As yet there's no sign. It's now been more than six months since the last Season and several months since the ineffectual experimental rule change that was supposed to be the first of many. Like most aspects of GW2 other than the Gem Store and the failed eSport offerings in sPvP, everything seems to be on hold until HoT arrives. Whenever that might be.

3 comments:

  1. *Third* player account... wow. I have resisted the temptation to create multiple accounts for the games I play so far. Out of curiosity: is it common for you to have multiple accounts in the MMOs you play? Or is it GW2-specific, because for instance it's cheaper to buy a new account with 75% than extra character slots (I have no idea), or because the server you're on is account bound rather than character bound in this game?

    (Sorry if this is a bit off-topic: I haven't had the chance to try some WvW yet, so I can't really say anything meaningful about that.)

    ReplyDelete
    Replies
    1. In the Age of Subscriptions I only ever had one account per game although sometimes Mrs Bhagpuss would stop playing a particular MMO and I'd carry on, in which case I'd occasionally use her dormant account as well. It wasn't until SOE dipped a toe in the water with the Freeport server that we both made second accounts for a game we were actively playing.

      That was because we wanted to start over from scratch under the new ruleset. Then there was an...interesting...time after competitive voting was introduced to EQ2 for decorators. As a result of that we ended up with over half a dozen accounts, all of which were played for a while when I briefly got into multi-boxing. They're all dormant now bar two but who knows when they might wake again?
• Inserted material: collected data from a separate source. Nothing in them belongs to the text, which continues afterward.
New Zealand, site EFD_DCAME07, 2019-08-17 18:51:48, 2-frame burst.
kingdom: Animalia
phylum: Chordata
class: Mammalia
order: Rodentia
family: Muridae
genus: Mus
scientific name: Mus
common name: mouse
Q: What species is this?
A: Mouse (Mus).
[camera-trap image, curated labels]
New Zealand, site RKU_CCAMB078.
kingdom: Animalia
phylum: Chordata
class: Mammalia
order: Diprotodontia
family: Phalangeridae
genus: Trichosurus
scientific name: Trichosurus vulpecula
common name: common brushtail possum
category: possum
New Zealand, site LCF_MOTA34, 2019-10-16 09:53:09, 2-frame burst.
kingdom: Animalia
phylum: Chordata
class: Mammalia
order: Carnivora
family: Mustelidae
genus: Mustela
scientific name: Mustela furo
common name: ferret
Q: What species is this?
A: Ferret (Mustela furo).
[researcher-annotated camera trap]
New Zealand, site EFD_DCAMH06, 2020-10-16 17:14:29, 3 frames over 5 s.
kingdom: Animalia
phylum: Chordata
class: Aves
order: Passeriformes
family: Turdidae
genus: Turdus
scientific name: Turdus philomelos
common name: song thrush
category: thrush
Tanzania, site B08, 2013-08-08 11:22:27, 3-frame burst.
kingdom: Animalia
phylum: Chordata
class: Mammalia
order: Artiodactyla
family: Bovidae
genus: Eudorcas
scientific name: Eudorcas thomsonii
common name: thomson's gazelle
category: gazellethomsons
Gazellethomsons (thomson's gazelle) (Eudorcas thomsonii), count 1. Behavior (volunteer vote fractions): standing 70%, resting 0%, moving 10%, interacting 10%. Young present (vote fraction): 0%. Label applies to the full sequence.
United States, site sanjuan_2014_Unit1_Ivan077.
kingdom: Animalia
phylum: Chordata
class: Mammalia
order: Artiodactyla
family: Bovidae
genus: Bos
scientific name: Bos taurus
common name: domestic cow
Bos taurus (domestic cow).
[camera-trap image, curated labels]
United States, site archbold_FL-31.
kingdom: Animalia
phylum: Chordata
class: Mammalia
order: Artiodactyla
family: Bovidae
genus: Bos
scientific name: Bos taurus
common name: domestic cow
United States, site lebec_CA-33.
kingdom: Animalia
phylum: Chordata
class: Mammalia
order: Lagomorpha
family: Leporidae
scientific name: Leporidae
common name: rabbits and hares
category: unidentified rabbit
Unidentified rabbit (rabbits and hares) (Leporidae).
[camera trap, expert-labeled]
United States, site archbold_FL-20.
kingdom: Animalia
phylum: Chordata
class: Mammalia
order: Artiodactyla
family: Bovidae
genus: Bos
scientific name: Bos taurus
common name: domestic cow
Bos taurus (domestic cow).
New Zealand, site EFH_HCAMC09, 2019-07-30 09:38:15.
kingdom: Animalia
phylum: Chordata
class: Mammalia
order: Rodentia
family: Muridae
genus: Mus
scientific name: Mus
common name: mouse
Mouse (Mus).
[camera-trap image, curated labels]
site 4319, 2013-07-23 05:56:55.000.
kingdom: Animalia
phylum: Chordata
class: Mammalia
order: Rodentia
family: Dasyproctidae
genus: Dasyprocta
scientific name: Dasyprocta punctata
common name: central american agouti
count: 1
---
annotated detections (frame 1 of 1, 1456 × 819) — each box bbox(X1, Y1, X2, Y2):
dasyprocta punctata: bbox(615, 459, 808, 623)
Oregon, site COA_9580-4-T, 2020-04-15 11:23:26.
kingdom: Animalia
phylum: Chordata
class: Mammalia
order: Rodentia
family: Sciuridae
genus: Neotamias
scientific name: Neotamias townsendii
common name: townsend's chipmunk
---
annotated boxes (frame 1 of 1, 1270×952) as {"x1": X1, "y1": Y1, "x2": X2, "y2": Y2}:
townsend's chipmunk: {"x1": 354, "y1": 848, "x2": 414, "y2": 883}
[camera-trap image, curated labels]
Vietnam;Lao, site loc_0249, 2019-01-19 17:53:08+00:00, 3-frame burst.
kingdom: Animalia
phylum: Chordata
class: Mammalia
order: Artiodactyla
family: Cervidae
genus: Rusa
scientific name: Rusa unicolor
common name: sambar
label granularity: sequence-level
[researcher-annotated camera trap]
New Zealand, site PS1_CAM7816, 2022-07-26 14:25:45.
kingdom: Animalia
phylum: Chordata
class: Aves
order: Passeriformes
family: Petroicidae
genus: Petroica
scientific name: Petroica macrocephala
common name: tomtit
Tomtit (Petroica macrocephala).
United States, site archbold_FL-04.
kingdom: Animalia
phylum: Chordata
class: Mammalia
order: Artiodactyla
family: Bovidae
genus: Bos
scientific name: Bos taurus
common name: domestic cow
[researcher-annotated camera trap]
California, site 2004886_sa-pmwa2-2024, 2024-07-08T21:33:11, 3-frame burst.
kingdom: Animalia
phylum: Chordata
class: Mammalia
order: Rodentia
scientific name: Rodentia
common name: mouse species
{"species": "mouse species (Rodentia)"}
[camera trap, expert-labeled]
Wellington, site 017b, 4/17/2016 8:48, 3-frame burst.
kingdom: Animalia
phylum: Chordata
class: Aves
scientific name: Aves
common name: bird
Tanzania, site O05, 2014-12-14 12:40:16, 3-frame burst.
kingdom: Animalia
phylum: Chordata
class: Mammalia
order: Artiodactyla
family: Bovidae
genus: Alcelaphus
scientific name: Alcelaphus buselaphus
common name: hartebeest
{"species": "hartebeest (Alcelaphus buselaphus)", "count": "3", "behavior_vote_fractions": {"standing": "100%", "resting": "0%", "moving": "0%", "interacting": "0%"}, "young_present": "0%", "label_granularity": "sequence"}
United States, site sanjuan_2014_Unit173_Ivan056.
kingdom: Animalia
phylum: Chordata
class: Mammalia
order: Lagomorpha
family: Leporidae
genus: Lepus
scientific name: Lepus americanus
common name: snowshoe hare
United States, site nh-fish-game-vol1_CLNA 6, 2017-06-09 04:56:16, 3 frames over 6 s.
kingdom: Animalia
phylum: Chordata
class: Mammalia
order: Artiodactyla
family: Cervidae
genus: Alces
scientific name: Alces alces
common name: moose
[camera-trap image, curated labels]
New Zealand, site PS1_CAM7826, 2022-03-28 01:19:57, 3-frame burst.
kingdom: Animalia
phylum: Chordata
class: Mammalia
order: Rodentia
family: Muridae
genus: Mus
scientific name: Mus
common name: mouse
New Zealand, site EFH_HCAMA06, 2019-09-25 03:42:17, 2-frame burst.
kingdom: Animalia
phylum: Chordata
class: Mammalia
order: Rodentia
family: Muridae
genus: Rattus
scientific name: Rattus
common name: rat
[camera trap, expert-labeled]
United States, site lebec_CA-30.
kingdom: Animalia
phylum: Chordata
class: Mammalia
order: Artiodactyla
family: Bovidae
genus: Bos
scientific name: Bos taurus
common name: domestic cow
      GW2 was a different story. At launch the game was a lot less Account-based than it is now and we worked out very quickly that the most economical way, by far, to have all the characters we wanted and plenty of storage would be a one-off purchase of a second account. We've both played two accounts for the life of the game and it's worked out very well, although as time goes on and ANet move more and more functions away from per-character and towards per-account its not quite as attractive as it was.

      The third account was a whim based entirely on the amazing value of 75% off. I wasn't planning to use it seriously but of course I went and made a character that I really like so I've been using it more than I expected. Mrs Bhagpuss already has a level 80 on hers and is leveling up the next one. In the end though, even if I don't use it for anything else, it represents fantastically cheap storage compared to any of the other options and I am a total packrat!

      Also - added Ravalation to the Blogroll and my Feedly :)

      Delete
    2. Thanks for the extensive elaboration! And for following my blog (even though I'm not a pro GW2 player). :)

      I feel a bit conflicted about how servers work in GW2. For instance, I picked a European server to play on because my friends play on that server. I thought initially it was just for my character, and not for my whole account. Then last week I wanted to meet up with another blogger who had his character on an American server and that wasn't possible. Normally, I'd be able to at least create a new character and put that on his server, but that doesn't work in this case, because everything is linked to accounts.

      (This may have come off as a bit of a rant, but that wasn't my intention. I'm generally very impressed with the possibility to visit cross-server. It's just a shame I'll never be able to meet up with my American friends unless I buy another account.)